Madden earns $20,000 WoO victory at Tazewell

July 4, 2011, 5:38 am
By Kevin Kovac
World of Outlaws Late Model Series
Chris Madden celebrates his $20,000 Tazewell victory. (mrmracing.net)
Chris Madden celebrates his $20,000 Tazewell victory. (mrmracing.net)

TAZEWELL, Tenn. (July 3) — Chris Madden of Gray Court, S.C., never relinquished the lead en route to winning Sunday night’s inaugural Outlaw Sizzler 101 at Tazewell Speedway, but his march to the $20,050 victory was far from uneventful.

▶ Required work
Please write the next part of the report on Chris Madden's Tazewell win, picking up after its final sentence.

▶ Data excerpt
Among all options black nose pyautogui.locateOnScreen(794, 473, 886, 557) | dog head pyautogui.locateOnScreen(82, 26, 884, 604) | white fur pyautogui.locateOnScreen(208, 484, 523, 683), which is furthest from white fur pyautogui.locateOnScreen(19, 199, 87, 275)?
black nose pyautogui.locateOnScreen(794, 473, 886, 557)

▶ Answer for the task
In fact, for most of the extra-distance World of Outlaws Late Model Series event Madden stressed over a mechanical malady that threatened to cost him a sorely-needed big-money triumph in front of an overflow crowd. | Video | Prelims | Slideshow

Madden, 36, ultimately overcame the trouble and survived a couple close calls while negotiating lapped traffic to become the eighth different winner in 15 series races. It was his seventh career win on the national tour and fourth in a 100-lapper; only Madden’s chassis builder, 2004 WoO champion Scott Bloomquist of Mooresburg, Tenn., has won more 100-lap events on the circuit (six).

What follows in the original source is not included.